Data shown >>

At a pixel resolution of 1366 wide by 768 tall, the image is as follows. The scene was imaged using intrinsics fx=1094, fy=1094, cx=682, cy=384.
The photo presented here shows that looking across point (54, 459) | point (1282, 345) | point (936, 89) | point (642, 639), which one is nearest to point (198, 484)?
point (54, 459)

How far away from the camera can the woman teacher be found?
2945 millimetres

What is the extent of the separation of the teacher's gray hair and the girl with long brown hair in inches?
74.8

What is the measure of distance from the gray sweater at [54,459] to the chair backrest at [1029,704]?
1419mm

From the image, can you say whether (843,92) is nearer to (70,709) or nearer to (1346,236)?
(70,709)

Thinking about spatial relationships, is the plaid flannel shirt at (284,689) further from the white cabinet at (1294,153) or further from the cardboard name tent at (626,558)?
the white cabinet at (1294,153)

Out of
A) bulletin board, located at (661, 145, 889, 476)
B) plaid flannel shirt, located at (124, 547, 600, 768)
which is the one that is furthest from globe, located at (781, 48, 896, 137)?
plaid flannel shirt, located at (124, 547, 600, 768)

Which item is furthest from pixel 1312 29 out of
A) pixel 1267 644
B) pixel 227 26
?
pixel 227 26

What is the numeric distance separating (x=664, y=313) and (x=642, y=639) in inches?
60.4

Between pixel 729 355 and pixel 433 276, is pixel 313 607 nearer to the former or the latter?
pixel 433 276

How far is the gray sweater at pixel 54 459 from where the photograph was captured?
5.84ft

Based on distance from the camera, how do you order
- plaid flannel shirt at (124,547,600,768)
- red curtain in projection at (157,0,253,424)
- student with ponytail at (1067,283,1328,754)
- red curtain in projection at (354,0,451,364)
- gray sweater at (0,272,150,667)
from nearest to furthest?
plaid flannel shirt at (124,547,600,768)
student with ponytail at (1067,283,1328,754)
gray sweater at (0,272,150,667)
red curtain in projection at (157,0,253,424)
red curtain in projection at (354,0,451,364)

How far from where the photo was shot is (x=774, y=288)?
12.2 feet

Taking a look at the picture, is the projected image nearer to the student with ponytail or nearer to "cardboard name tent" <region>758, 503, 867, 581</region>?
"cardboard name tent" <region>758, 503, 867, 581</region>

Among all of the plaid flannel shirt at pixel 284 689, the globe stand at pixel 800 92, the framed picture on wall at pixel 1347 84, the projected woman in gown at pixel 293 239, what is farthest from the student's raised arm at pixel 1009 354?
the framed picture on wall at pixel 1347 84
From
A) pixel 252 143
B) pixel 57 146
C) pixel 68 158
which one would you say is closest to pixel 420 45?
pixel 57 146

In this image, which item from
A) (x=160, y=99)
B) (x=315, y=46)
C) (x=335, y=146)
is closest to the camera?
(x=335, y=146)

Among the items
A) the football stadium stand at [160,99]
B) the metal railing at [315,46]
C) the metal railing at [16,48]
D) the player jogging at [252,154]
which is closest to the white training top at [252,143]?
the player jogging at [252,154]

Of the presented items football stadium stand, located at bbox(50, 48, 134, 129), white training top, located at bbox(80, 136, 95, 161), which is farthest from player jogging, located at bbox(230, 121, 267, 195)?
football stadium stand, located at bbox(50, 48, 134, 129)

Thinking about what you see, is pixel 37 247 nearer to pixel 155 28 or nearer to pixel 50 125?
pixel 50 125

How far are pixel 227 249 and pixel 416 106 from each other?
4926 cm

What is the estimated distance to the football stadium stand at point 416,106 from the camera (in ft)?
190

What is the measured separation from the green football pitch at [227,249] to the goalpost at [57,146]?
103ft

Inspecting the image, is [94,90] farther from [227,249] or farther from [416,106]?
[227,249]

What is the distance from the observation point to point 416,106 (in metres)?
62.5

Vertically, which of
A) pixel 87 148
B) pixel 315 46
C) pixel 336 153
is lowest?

Given problem >>
Write the lines of the records above, from the one holding "Vertically, which of" through the end of the records, inclusive, as a JSON list of strings with one string per line and blank lines left out.

Answer to the problem >>
[
  "Vertically, which of",
  "A) pixel 87 148",
  "B) pixel 315 46",
  "C) pixel 336 153",
  "is lowest?"
]